▶ _Activity_:
Find the line containing "꽃가루 폭죽 이벤트 생일 파티 웨딩 브라이덜샤워 축하 놀이 10개입" in the entries; transcribe it and all remaining lines through the end, exactly as they appear, but not the pictures.

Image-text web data
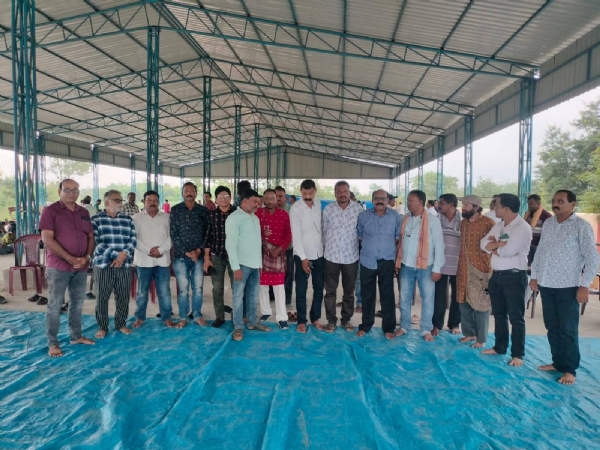 ଜ଼ିଲ୍ଲା କୃଷକ ସୁରକ୍ଷ।ସଂଗଠନର ଜ଼ିଲ୍ଲା କୃଷକ ସୁରକ୍ଷ।ସଂଗଠନର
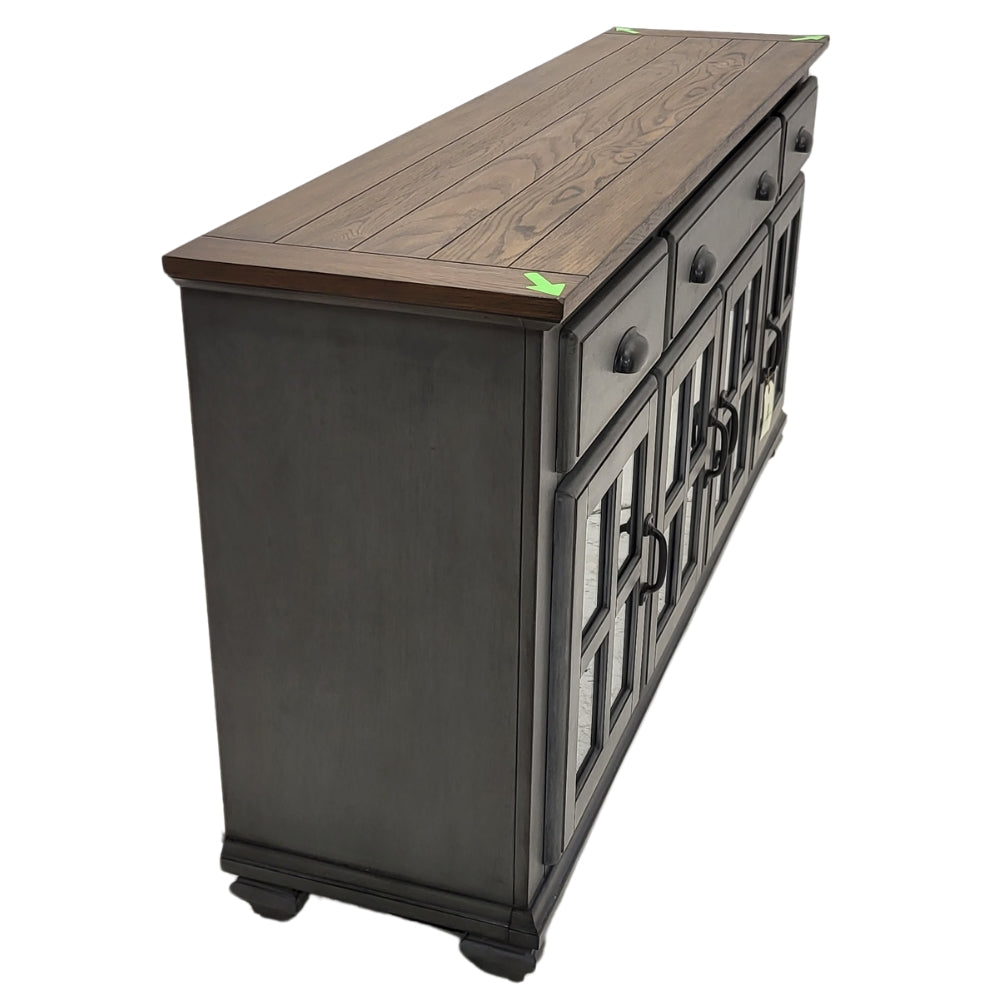 Pike & Main Wesley Accent Cabinet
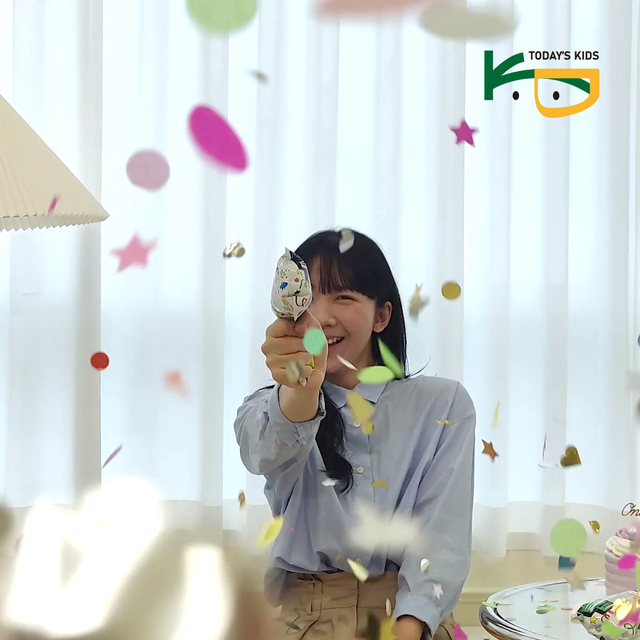 꽃가루 폭죽 이벤트 생일 파티 웨딩 브라이덜샤워 축하 놀이 10개입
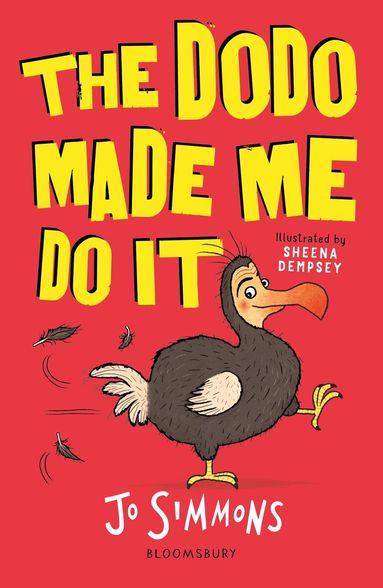 Jo Simmons - Dodo Made Me Do It, Häftad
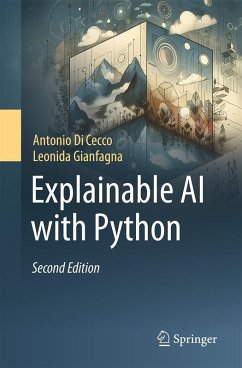 Cover Explainable AI with Python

▶ _Answer below_:
 꽃가루 폭죽 이벤트 생일 파티 웨딩 브라이덜샤워 축하 놀이 10개입
 Jo Simmons - Dodo Made Me Do It, Häftad
 Cover Explainable AI with Python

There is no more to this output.